Given information section start

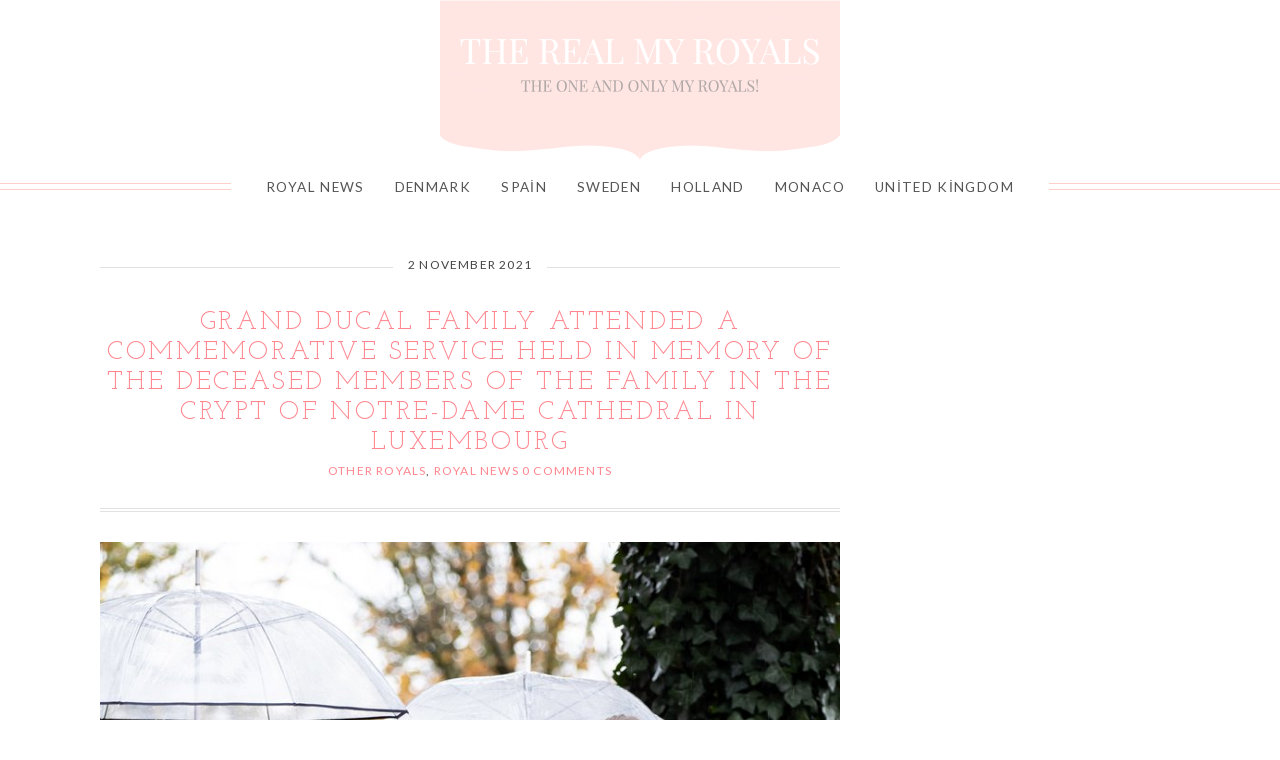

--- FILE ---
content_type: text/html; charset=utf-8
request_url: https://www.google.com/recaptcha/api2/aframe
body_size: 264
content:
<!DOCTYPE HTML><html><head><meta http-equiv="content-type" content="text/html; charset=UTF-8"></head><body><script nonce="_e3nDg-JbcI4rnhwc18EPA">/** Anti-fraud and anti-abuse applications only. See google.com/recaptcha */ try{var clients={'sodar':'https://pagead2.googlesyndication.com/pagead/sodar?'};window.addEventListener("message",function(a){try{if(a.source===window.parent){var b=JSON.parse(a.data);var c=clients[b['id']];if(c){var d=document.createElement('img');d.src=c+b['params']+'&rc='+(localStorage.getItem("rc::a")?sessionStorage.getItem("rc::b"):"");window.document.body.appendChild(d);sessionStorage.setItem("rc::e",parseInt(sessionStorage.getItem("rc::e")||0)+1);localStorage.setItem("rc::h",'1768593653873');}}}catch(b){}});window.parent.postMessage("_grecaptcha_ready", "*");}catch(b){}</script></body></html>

Given information section end
Given information section start

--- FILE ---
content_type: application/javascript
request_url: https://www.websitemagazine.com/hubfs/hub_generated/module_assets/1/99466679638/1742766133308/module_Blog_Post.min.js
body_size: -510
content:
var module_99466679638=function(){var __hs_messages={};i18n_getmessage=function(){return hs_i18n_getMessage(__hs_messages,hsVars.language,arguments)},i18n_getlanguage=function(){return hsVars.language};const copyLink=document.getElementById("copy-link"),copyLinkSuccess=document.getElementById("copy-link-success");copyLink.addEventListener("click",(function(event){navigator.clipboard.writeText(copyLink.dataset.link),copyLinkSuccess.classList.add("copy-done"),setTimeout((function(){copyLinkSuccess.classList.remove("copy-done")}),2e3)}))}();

Given information section end

## What is expected:
Return every line from the records above that holds the word "google".

## Task response:
request_url: https://www.google.com/recaptcha/api2/aframe
<!DOCTYPE HTML><html><head><meta http-equiv="content-type" content="text/html; charset=UTF-8"></head><body><script nonce="_e3nDg-JbcI4rnhwc18EPA">/** Anti-fraud and anti-abuse applications only. See google.com/recaptcha */ try{var clients={'sodar':'https://pagead2.googlesyndication.com/pagead/sodar?'};window.addEventListener("message",function(a){try{if(a.source===window.parent){var b=JSON.parse(a.data);var c=clients[b['id']];if(c){var d=document.createElement('img');d.src=c+b['params']+'&rc='+(localStorage.getItem("rc::a")?sessionStorage.getItem("rc::b"):"");window.document.body.appendChild(d);sessionStorage.setItem("rc::e",parseInt(sessionStorage.getItem("rc::e")||0)+1);localStorage.setItem("rc::h",'1768593653873');}}}catch(b){}});window.parent.postMessage("_grecaptcha_ready", "*");}catch(b){}</script></body></html>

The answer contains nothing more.